## Begin Dataset extract
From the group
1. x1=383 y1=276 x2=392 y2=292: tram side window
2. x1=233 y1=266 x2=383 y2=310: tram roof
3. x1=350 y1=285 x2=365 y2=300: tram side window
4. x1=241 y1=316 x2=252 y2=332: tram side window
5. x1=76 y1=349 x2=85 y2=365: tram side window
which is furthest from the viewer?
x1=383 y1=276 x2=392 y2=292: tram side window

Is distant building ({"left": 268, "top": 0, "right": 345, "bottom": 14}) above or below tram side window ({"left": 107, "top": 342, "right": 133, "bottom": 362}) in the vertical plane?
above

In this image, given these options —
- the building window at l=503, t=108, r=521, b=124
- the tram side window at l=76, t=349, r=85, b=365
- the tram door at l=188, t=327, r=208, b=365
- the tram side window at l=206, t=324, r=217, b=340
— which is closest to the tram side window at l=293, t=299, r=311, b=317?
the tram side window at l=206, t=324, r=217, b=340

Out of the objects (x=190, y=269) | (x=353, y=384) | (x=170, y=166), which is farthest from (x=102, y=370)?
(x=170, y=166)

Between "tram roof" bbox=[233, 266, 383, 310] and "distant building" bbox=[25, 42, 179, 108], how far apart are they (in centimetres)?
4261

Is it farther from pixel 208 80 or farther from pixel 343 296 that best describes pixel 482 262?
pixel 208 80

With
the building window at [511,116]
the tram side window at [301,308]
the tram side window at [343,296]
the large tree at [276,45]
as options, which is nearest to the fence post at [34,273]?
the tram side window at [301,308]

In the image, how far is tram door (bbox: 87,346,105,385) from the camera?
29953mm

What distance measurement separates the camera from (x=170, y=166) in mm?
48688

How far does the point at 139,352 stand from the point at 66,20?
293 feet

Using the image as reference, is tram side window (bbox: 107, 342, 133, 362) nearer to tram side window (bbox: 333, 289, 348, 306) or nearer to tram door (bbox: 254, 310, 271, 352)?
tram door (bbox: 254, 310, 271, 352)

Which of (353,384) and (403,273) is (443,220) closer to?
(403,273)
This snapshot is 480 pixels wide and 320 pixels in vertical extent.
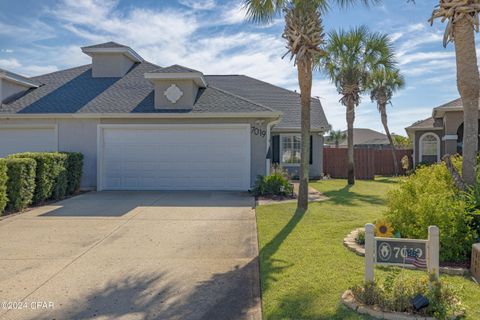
## End Dataset extract
▶ **Short task**
Can you reproduce all of the data above word for word, omitting the picture?

▶ **Problem solution**
From the group
1. x1=383 y1=276 x2=392 y2=292: tram side window
2. x1=233 y1=266 x2=383 y2=310: tram roof
3. x1=350 y1=285 x2=365 y2=300: tram side window
4. x1=241 y1=316 x2=252 y2=332: tram side window
5. x1=76 y1=349 x2=85 y2=365: tram side window
which is furthest from the viewer?
x1=383 y1=276 x2=392 y2=292: tram side window

Is distant building ({"left": 268, "top": 0, "right": 345, "bottom": 14}) above or below tram side window ({"left": 107, "top": 342, "right": 133, "bottom": 362}) in the vertical plane?
above

In this image, given these options —
- the building window at l=503, t=108, r=521, b=124
- the tram side window at l=76, t=349, r=85, b=365
- the tram door at l=188, t=327, r=208, b=365
- the tram side window at l=206, t=324, r=217, b=340
— which is closest to the tram side window at l=293, t=299, r=311, b=317?
the tram side window at l=206, t=324, r=217, b=340

Out of the objects (x=190, y=269) | (x=353, y=384) | (x=170, y=166), which is farthest from (x=102, y=370)?
(x=170, y=166)

Between "tram roof" bbox=[233, 266, 383, 310] and "distant building" bbox=[25, 42, 179, 108], how far apart are they (in centimetres)?
4261

Is it farther from pixel 208 80 or farther from pixel 343 296 that best describes pixel 482 262?
pixel 208 80

With
the building window at [511,116]
the tram side window at [301,308]
the tram side window at [343,296]
the large tree at [276,45]
as options, which is nearest to the fence post at [34,273]?
the tram side window at [301,308]

In the image, how far is tram door (bbox: 87,346,105,385) from the camera?
29953mm

What distance measurement separates the camera from (x=170, y=166) in mm?
48688

How far does the point at 139,352 stand from the point at 66,20?
293 feet

Using the image as reference, is tram side window (bbox: 107, 342, 133, 362) nearer to tram side window (bbox: 333, 289, 348, 306) or nearer to tram door (bbox: 254, 310, 271, 352)?
tram door (bbox: 254, 310, 271, 352)

Which of (353,384) and (403,273) is (443,220) closer to?
(403,273)
This snapshot is 480 pixels wide and 320 pixels in vertical extent.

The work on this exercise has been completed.